## Vorliegender Auszug
════
WIE ALLES BEGANN

WIE ALLES BEGANN

«Ein Licht, das von innen leuchtet, kann niemand löschen.»
(aus Kuba)
Lesen Sie, wie ein kleines Mädchen eine grosse Idee angestossen hat.


Nuru, zwei Monate vor ihrem Tod (2012)

Mit der kleinen Nuru fing alles an. Als drei Monate altes Baby wurde sie ins Waisenhaus gebracht, wo ich 2012 ein Praktikum absolvierte. Die Mutter hatte die Geburt nicht überlebt. Man fand das neugeborene Mädchen neben ihrer toten Mutter in einer ärmlichen Wohnung in Daressalam. Vom Vater fehlte jede Spur. Nuru war mit Abstand das jüngste Kind in diesem Waisenhaus. Sie zog alle anderen Kinder in ihren Bann. Es gab kaum jemanden, der sich nicht sofort in ihre dunklen Kugelaugen und in ihr unschuldiges Lächeln verliebte. Nuru war eine kleine Sonne in diesem lärmigen, manchmal auch trostlosen Kinderheim. Das passte gut zu ihrem Namen, der Licht bedeutet.
════
## Einträge im Datensatz
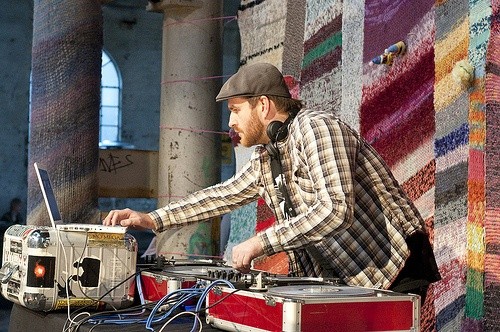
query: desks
[8,303,229,332]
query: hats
[214,62,292,103]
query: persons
[102,63,441,307]
[0,198,24,225]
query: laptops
[34,162,128,233]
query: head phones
[264,106,300,160]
════
## Aufgabe
Schreiben Sie aus dem Text über Nuru die Stelle von „Mit der kleinen“ bis einschließlich „der Licht bedeutet.“ wortgetreu ab.

## Lösung
Mit der kleinen Nuru fing alles an. Als drei Monate altes Baby wurde sie ins Waisenhaus gebracht, wo ich 2012 ein Praktikum absolvierte. Die Mutter hatte die Geburt nicht überlebt. Man fand das neugeborene Mädchen neben ihrer toten Mutter in einer ärmlichen Wohnung in Daressalam. Vom Vater fehlte jede Spur. Nuru war mit Abstand das jüngste Kind in diesem Waisenhaus. Sie zog alle anderen Kinder in ihren Bann. Es gab kaum jemanden, der sich nicht sofort in ihre dunklen Kugelaugen und in ihr unschuldiges Lächeln verliebte. Nuru war eine kleine Sonne in diesem lärmigen, manchmal auch trostlosen Kinderheim. Das passte gut zu ihrem Namen, der Licht bedeutet.